Wakil Ketua KPK, Johanis Tanak bantah penjual lele bisa masuk penjara.
Wakil Ketua KPK Johanis Tanak menegaskan bahwa penjual pecel lele di trotoar tidak bisa dijerat UU Tipikor. Ini tanggapan kerasnya terhadap argumen pakar di MK.
menitindonesia, JAKARTA — Perdebatan hukum kembali membara di ruang sidang Mahkamah Konstitusi. Bukan karena pejabat tinggi atau korporasi besar, tapi karena seorang figur sederhana: penjual pecel lele di trotoar.
Pernyataan mengejutkan datang dari pakar hukum, Chandra M Hamzah, yang menyebut Pasal 2 dan 3 UU Pemberantasan Tindak Pidana Korupsi (Tipikor) bisa menjerat siapa saja—termasuk pedagang kecil seperti penjual pecel lele. Dalihnya, mereka melanggar hukum dengan berdagang di trotoar, dan itu bisa dikategorikan sebagai korupsi.
Pernyataan ini sontak membuat ruang publik gaduh. Apakah hukum sedang kehilangan akal sehatnya? Atau justru ini tamparan keras bagi rumusan hukum yang longgar dan multitafsir?
Karikatur Penjual Lele di trotoar jalan.
Penjual Pecel Lele Bukan Koruptor!
Wakil Ketua KPK Johanis Tanak segera angkat bicara. Ia membantah keras argumen pakar tersebut dan menyebut penafsiran hukum harus memiliki dasar yang rasional dan ilmiah. “Menurut saya, setiap orang boleh berpendapat, tapi pendapatnya harus jelas dasar dan alasan hukumnya,” tegas Johanis kepada wartawan, Sabtu (21/6/2025).
Ia menyoroti pentingnya rasio legis—logika dan tujuan dari setiap pasal hukum. Pasal 2 dan 3 UU Tipikor, lanjut Johanis, tak bisa serta merta digunakan seenaknya untuk menjerat siapa saja. Terlebih, bila menyasar warga kecil yang berdagang demi bertahan hidup.

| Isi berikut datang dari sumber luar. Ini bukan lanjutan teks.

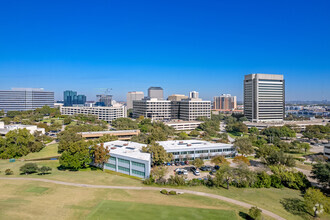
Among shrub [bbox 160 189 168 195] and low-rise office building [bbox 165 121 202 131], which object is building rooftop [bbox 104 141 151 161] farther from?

“Sudah dapat diketahui oleh umum bahwa tidak mungkin perbuatan penjual pecel lele di trotoar mengakibatkan kerugian keuangan negara atau perekonomian negara,” ujarnya lantang.
Ambiguitas Pasal dan Asas Lex Certa
Chandra Hamzah, mantan pimpinan KPK yang kini menjadi ahli dalam sidang uji materi itu, tetap bersikukuh bahwa ada potensi abuse of power jika pasal-pasal tersebut tidak direvisi. Ia menyebut rumusan pasal sangat kabur, bahkan melanggar asas lex certa (kepastian hukum) dan lex stricta (tidak boleh ditafsirkan secara analogi).
Menurut Chandra, ketentuan “setiap orang” yang berbuat “melawan hukum” bisa menjadi pasal karet, dan celah ini membahayakan prinsip keadilan.
“Pasal 2 ayat (1) UU Tipikor kalau saya berpendapat, sebaiknya dihapuskan. Pasal ini terlalu longgar dan bisa menyeret siapa pun, bahkan pedagang kaki lima,” katanya.
Ia bahkan mengusulkan agar Pasal 3 juga direvisi sesuai norma dalam Article 19 UNCAC, dengan mengganti frasa “setiap orang” menjadi “pegawai negeri” dan “penyelenggara negara”.
Perdebatan yang Menyentuh Nadi Demokrasi
Isu ini lebih dari sekadar tafsir hukum. Ini soal keadilan. Soal siapa yang dilindungi dan siapa yang dikorbankan oleh sistem.
Di satu sisi, penjual pecel lele yang bekerja keras demi sesuap nasi, dan di sisi lain, celah hukum yang bisa dipakai untuk menjerat rakyat kecil sementara banyak tikus berdasi lolos dari jerat hukum.
Maka, suara Johanis Tanak menjadi penting: hukum harus berdiri di atas asas keadilan, bukan sekadar tafsir. Dan pecel lele, seharusnya tidak pernah jadi simbol kriminalitas dalam negara hukum.